Turn every item below into a numbered list with one line per entry, skipping the blank lines. Leave the pictures out of your answer.

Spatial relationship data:
•••

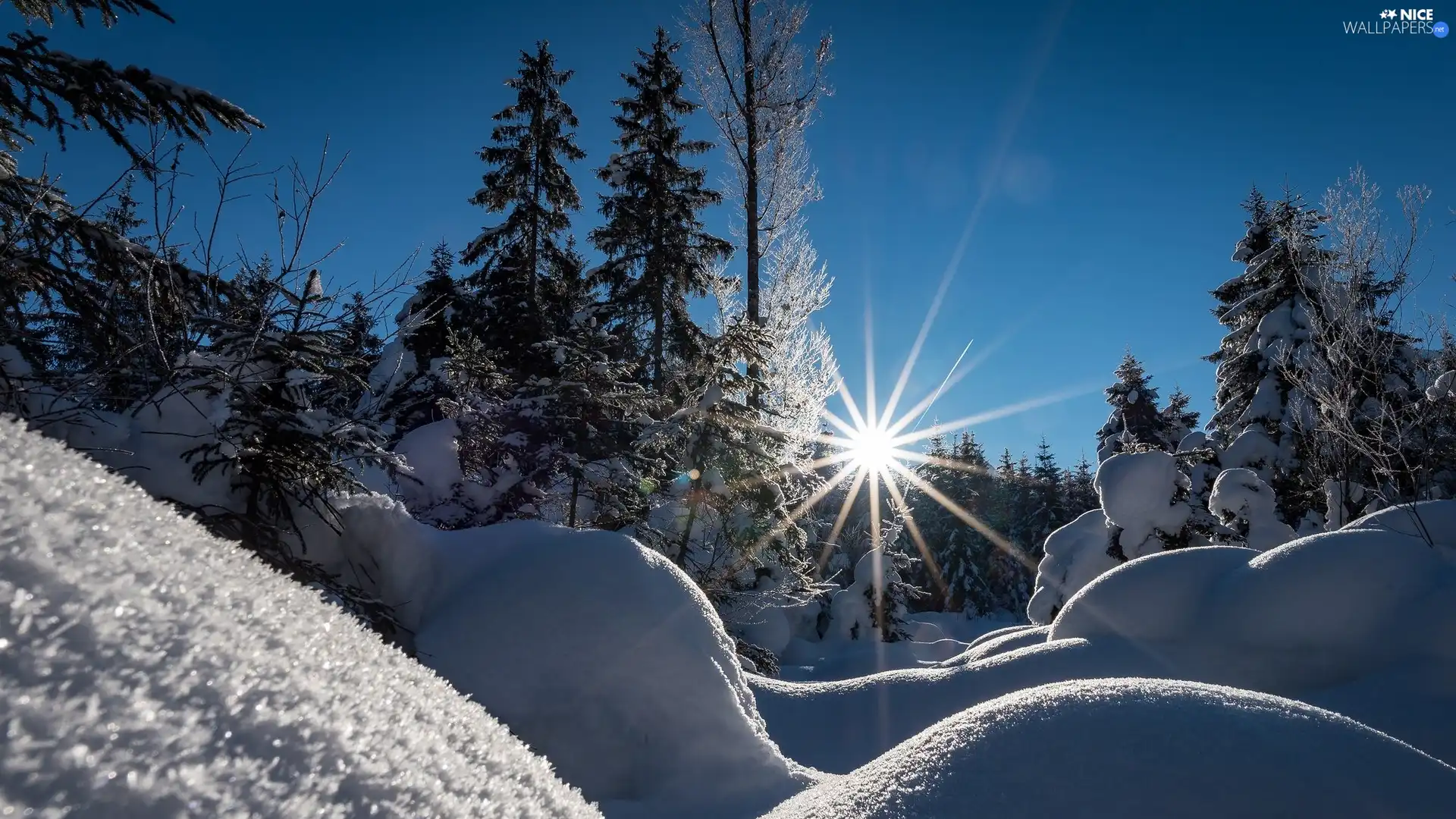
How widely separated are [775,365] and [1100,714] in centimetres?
1073

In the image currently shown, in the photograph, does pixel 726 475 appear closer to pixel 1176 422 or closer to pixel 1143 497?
pixel 1143 497

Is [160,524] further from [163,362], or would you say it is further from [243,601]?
[163,362]

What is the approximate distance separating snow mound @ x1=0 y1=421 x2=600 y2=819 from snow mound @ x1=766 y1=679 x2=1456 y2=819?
4.73ft

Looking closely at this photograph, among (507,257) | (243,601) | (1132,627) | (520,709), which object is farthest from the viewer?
(507,257)

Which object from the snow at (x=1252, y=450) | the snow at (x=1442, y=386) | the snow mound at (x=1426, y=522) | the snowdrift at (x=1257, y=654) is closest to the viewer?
the snowdrift at (x=1257, y=654)

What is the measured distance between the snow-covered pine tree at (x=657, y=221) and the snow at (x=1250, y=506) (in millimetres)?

•••

Result of this exercise:
1. How widely separated are [775,365] and [1100,714] in centimetres?
2. 1073
3. In the image currently shown, in the photograph, does pixel 726 475 appear closer to pixel 1176 422 or closer to pixel 1143 497?
4. pixel 1143 497
5. Is [160,524] further from [163,362], or would you say it is further from [243,601]?
6. [163,362]
7. What is the approximate distance separating snow mound @ x1=0 y1=421 x2=600 y2=819 from snow mound @ x1=766 y1=679 x2=1456 y2=819?
8. 4.73ft
9. Looking closely at this photograph, among (507,257) | (243,601) | (1132,627) | (520,709), which object is farthest from the viewer?
10. (507,257)
11. Which object from the snow at (x=1252, y=450) | the snow at (x=1442, y=386) | the snow mound at (x=1426, y=522) | the snowdrift at (x=1257, y=654) is closest to the viewer?
12. the snowdrift at (x=1257, y=654)
13. What is the measured distance between the snow-covered pine tree at (x=657, y=221) and the snow at (x=1250, y=506) (in millimetres)?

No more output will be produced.